Matthieu Blazy did it again, electrifying Milan Fashion Week with a Bottega Veneta show on Saturday night that delivered gasp-inducing chic with nearly every exit.

He had decided to “celebrate the quotidian,” and managed to stir powerful emotions with shirts, coats, dresses and skirts. But what shirts! What coats! What dresses! And what skirts!

“I think there was something beautiful in the idea of making something monumental out of the everyday,” Blazy said backstage, his eyes still brimming with earlier tears.

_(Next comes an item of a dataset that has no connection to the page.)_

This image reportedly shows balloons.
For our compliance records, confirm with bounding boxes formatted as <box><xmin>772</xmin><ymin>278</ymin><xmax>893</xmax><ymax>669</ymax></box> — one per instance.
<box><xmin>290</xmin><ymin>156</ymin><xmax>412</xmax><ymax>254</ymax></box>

The French designer has an identifiable hand, and a mastery of draping, whether it’s a one-shoulder top that winds around the body and slithers off one hip: an oversized T-shirt with a scarf-like appendage draped across the throat, or a voluptuous leather coat with a windblown collar that partially stands, partially crumples.

Sometimes the drama came from color, whether it was a saffron-colored suede shirt worn over a white turtleneck and black leather pants, or one of his flaring T-shirt dresses, equal parts olive, rust and white and somehow whorled together so seams jut out where the colors meet, tacked with hardware that resembled hair bobbles.

He summoned a plethora of moods and attitudes from the lowly shirt; here tucked and billowing, the collar set at a jaunty angle; there loose and untucked, etched with pale lines that brought to mind the contemplative pencil paintings of Agnes Martin. For men, he blew up a black shirt to the scale of a trench coat and propped it on the shoulders. All were sensational.

Since being promoted to the creative helm of Bottega a little over two years ago Blazy has famously played with what he dubbed “perverse banality” in executing very ordinary-looking basics – blue jeans, plaid shirts and gray sweat tops – in supple nubuck, and then charging a small fortune for them.

“Nothing was mimicking anything here. Cotton was cotton,” he clarified backstage.

In this keeping-things-real vein, he added little superfluous decoration — a jeweled neckline on a jersey halter dress here, a busy print of dense scribbles and numbers there — and instead coaxed fireworks from the fabrics themselves. Tops and skirts with fine vertical gills of fabrics flashed from yellow to mango as the models walked, while the finale T-shirt dresses where artfully shredded to symbolize fire and ash.

Blazy’s set of swirling, woodburned floorboards and giant Murano-glass cacti lit from within fed a subliminal narrative about resilience and renewal, reminding us that forests eventually return after fire ravages through them, and that beautiful flowers still manage to bloom in the harshest of deserts.

Almost miraculously, his scarf-point skirts in tie-dyed prints evoked the beauty and horror of flames, as did his show-stopping red column dresses erupting below the knees with jutting, spiky tongues of fabric.

Blazy tells gripping, captivating tales with some of the most sophisticated clothes imaginable, and the moral of the story is that dressing well “brings dignity,” he said. “It’s what make us human.”